Required actions
1. List every actor named in the "Starring" line of the Gul Makai film article.
2. Write the next part of the Gul Makai film article, picking up after its final sentence.

Document section
===============
- Directed by: H.E. Amjad khan
- Written by: Bhaswati Chakrabarty
- Screenplay by: Bhaswati Chakrabarty
- Produced by: Sanjay Singhla Preeti Vijay Jaju
- Starring: Reem Shaikh Atul Kulkarni Divya Dutta Om Puri Arif Zakaria
- Cinematography: Madhu Rao Javed Ethesham
- Edited by: Praveen Angre
- Music by: Amar Mohile
- Production company: Tekno Films
- Distributed by: Pen Studios
- Release date: 31 January 2020;
- Running time: 130 minutes
- Country: India
- Languages: Hindi Urdu

= Gul Makai =

Biographical film based on Malala Yousafzai

Gul Makai is a 2020 Indian biographical drama film directed by H.E. Amjad Khan, written by Bhaswati Chakrabarty, and produced by Techno Films. The film is based on the life of Malala Yousafzai, a Pakistani activist for female education and the youngest ever Nobel Prize laureate.

Reem Shaikh portrays Malala Yousafzai in the film, which also features Om Puri in his final acting role. The film was released on 31 January 2020.

== Plot ==
The film portrays the life of Malala Yousafzai, focusing on her experiences in the Swat Valley of northwestern Pakistan and her advocacy for education rights, particularly for girls and women.

In 2009, the Taliban took control of the Swat Valley and imposed strict restrictions, including banning girls from attending school. During this period, Yousafzai began writing under the pseudonym "Gul Makai" for the BBC Urdu website, where she documented the challenges faced by girls in accessing education under Taliban rule.

Yousafzai's advocacy for education drew international attention and recognition. However, her activism also made her a political target. In 2012, she survived an assassination attempt by a Taliban gunman, an event that further amplified her message on the global stage.
===============
Spatial relation data:
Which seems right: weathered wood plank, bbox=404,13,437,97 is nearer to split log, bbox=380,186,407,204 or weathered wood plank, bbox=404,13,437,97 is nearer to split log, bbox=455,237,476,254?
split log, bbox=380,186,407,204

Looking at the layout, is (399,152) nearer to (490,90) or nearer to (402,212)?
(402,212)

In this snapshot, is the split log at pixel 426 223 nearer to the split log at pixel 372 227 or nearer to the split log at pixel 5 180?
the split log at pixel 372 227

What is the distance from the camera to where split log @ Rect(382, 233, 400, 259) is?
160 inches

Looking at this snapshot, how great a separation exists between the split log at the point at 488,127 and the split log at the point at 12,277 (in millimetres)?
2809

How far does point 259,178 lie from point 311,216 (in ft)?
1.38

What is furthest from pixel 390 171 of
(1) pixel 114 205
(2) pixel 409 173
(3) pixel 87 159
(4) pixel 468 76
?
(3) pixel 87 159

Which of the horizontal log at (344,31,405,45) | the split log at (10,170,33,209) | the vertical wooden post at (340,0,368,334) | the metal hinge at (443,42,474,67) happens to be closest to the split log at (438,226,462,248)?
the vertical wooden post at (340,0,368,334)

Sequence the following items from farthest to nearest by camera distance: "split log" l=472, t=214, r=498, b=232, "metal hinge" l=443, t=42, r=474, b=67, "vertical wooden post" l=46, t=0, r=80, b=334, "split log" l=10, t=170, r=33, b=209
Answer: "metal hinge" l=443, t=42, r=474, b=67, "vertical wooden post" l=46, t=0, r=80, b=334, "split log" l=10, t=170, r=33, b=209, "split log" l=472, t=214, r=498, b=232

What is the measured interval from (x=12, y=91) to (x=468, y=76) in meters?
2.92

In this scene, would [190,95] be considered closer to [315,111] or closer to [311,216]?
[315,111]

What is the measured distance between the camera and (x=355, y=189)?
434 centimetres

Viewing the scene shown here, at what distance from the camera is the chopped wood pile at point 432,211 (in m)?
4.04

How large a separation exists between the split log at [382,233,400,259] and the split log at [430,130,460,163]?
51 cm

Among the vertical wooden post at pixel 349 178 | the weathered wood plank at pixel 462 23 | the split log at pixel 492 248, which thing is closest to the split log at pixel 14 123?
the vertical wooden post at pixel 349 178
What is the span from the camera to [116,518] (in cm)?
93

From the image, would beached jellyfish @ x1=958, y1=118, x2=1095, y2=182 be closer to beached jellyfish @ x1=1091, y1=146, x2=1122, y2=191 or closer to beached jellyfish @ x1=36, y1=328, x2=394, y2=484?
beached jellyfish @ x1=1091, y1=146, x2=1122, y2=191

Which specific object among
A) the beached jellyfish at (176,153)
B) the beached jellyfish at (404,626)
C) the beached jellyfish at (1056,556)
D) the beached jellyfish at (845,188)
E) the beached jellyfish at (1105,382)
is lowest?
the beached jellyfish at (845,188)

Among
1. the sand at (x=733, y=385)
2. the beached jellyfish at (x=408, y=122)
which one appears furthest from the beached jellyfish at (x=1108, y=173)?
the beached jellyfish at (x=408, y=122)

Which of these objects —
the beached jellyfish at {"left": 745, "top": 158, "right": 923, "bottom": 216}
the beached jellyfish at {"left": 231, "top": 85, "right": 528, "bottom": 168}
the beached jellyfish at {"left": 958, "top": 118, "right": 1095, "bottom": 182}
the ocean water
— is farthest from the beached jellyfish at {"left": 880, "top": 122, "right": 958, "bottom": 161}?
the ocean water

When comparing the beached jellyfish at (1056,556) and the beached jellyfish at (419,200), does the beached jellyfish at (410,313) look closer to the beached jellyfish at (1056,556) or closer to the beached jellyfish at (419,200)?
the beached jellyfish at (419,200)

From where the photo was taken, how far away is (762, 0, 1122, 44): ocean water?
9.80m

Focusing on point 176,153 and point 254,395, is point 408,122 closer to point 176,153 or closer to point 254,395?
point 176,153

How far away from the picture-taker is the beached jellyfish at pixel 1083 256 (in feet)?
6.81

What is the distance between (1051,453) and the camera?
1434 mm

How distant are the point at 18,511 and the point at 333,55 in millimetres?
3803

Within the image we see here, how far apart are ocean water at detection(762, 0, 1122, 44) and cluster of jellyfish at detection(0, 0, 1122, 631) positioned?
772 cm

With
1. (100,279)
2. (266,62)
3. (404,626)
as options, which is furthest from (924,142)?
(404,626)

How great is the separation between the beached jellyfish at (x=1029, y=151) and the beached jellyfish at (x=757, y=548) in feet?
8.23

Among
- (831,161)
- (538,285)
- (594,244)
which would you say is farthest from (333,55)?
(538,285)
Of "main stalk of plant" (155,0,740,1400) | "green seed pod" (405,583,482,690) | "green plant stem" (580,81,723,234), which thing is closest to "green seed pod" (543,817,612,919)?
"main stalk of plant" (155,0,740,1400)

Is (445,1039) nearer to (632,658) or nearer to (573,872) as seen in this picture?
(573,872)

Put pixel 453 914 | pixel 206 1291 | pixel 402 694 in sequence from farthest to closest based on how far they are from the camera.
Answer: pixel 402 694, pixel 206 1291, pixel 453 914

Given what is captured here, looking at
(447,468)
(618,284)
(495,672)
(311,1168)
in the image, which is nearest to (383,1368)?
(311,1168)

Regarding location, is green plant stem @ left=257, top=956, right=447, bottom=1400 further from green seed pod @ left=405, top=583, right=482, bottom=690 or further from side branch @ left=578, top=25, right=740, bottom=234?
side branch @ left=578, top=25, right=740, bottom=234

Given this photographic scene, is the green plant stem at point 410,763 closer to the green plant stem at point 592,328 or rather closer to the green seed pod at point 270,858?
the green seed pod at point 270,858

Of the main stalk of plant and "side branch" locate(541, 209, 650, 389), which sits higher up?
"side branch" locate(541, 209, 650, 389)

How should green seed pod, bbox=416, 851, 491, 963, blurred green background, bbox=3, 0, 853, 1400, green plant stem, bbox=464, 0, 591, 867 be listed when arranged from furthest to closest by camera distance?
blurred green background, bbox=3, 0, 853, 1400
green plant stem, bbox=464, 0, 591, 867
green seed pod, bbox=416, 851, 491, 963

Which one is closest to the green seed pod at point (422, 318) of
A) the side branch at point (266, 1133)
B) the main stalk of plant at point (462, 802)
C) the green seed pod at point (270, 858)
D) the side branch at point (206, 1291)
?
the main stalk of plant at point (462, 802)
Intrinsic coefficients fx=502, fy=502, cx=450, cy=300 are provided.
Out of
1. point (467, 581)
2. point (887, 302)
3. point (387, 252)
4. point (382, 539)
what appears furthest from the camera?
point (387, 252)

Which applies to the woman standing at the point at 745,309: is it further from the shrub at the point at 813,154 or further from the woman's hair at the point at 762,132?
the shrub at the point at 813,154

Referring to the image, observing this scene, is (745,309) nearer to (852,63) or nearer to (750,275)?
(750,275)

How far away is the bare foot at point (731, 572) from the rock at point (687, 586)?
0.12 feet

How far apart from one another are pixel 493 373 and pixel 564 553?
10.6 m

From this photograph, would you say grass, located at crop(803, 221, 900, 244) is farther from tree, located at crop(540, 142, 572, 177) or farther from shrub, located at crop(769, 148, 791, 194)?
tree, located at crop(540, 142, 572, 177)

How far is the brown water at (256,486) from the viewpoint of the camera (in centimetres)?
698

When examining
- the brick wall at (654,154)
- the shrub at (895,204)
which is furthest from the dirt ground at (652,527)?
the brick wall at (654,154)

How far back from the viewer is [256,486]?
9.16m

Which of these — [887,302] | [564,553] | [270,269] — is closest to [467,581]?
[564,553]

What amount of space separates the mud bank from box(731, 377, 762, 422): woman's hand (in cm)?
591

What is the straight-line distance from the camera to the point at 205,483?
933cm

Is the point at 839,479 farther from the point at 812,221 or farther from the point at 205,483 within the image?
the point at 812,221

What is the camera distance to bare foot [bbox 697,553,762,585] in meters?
===============
Responses
1. Reem Shaikh, Atul Kulkarni, Divya Dutta, Om Puri, Arif Zakaria

2.
== Cast ==
- Reem Shaikh as Malala Yousafzai
- Atul Kulkarni as Ziauddin Yousafzai
- Divya Dutta as Toor Pekai Yousafzai
- Om Puri as General Ashfaq Parvez Kayani
- Arif Zakaria as Sufi Muhammad
- Mukesh Rishi as Maulana Fazlullah
- Abhimanyu Singh as Hakimullah Mehsud
- Pankaj Tripathi as Baitullah Mehsud
- Sharib Hashmi as Ataullah Khan
- Kamlesh Gill as Malala's grandmother
- Chandrashekhar Dutta as Muslim Khan
- Ajay Chourey as Musa Khankhel
- Sayyed Irshad Ali Khan as Captain Najam Riaz Raja
- Ganesh Yadav as General Sanaullah Khan

== Production ==
H.E. Amjad Khan decided to make a film on Yousafzai's life and advocacy in 2012 following her assassination attempt. After the film was announced, Bhaswati Chakrabarty spent four years researching and writing the script.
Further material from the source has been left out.